-- Quoted passage follows --
Frustration and Anger
When I’m frustrated, upset, or angry, I tap into my housewife personality. I simply take out my frustrations on housework and start cleaning like a mad woman!
By the time I’m done with whatever cleaning tasks I was working on, my frustrations have subsided leaving me with a clearer head to help me deal with whatever was causing that frustration or anger in the first place. And a very squeaky clean house I might add!
One of the best therapies for a lot of emotions, especially sadness, is writing. This is where I delegate to my writer persona. Sometimes you really just don’t want to talk to anybody in fear of judgment or simply because it just hurts too much talking to somebody else. This is where a pen and paper come in very handy. They don’t talk back, judge, nor make you feel embarrassed. You don’t have to worry about grammar, handwriting nor presentation. You definitely don’t have to be an amazing author to write about your feelings. Simply write to get all your thoughts out of your mind. If you feel like you’re struggling with sadness and discouragement, learn how to fight it and not give up here.
-- Quoted passage concluded --
-- Data listing follows --
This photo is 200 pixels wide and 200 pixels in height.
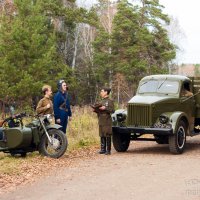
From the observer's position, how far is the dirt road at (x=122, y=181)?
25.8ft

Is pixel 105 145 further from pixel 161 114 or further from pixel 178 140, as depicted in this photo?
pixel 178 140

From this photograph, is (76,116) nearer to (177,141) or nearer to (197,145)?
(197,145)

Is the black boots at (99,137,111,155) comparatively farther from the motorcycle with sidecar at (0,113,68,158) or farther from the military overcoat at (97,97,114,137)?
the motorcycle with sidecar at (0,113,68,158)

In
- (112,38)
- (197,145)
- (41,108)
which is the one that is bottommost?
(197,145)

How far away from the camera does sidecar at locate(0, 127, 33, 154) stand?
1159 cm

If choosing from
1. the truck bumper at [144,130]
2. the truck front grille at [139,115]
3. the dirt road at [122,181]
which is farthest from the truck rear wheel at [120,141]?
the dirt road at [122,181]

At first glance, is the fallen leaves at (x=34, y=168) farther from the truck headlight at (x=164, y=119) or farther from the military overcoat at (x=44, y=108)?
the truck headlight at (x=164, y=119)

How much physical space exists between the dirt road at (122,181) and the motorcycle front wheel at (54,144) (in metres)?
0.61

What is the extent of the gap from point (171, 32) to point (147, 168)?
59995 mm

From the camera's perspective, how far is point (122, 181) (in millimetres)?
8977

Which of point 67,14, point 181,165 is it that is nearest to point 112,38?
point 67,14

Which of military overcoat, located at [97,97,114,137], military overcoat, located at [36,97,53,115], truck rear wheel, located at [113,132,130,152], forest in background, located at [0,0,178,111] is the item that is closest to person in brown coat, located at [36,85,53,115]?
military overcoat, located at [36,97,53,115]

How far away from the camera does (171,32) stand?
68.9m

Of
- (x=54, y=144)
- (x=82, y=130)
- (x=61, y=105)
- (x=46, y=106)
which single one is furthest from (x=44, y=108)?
-- Data listing concluded --
• List of tasks
1 > Rewrite the passage on coping with difficult emotions, beginning at the words "Frustration and Anger" and stopping after "I might add!", with "housework" changed to "yard work".
2 > Write the next part of the passage on coping with difficult emotions, picking up after its last sentence.

• Answers for this exercise
1 >
Frustration and Anger
When I’m frustrated, upset, or angry, I tap into my housewife personality. I simply take out my frustrations on yard work and start cleaning like a mad woman!
By the time I’m done with whatever cleaning tasks I was working on, my frustrations have subsided leaving me with a clearer head to help me deal with whatever was causing that frustration or anger in the first place. And a very squeaky clean house I might add!

2 >
It’s up to you to decide how you delegate your emotions. What tasks or activities help you manage the levels of your emotions. No matter what the emotion is, take action. Go for a jog, hit the gym, clean the house, or simply write about it. The more you just sit back and let your mind wander, thinking about all the things that cause your emotions to get out of control, the more you will lose control. But don’t confuse this for reflection and meditation. For some, meditation is a very effective outlet to help subside chaotic emotions. I’m talking about sitting back in bed and just letting your mind race with worry and stress. We want to avoid that as much as possible. Keep yourself busy.
To regulate is to control or maintain the rate or speed of so that it operates properly. It’s very easy to let our emotions get out of hand. This is why we all have to learn how to maintain them at a certain level.
Number one, you have to learn how to identify what emotion you are feeling. In order to manage and regulate emotion, you must first know exactly what it is you are feeling. Also, learn how to differentiate between primary emotions and secondary emotions. Primary emotions are reactionary emotions to certain events that you have no control over or to different things that affect you in your environment such as mourning the loss of a loved one or getting upset when somebody cuts you off in traffic.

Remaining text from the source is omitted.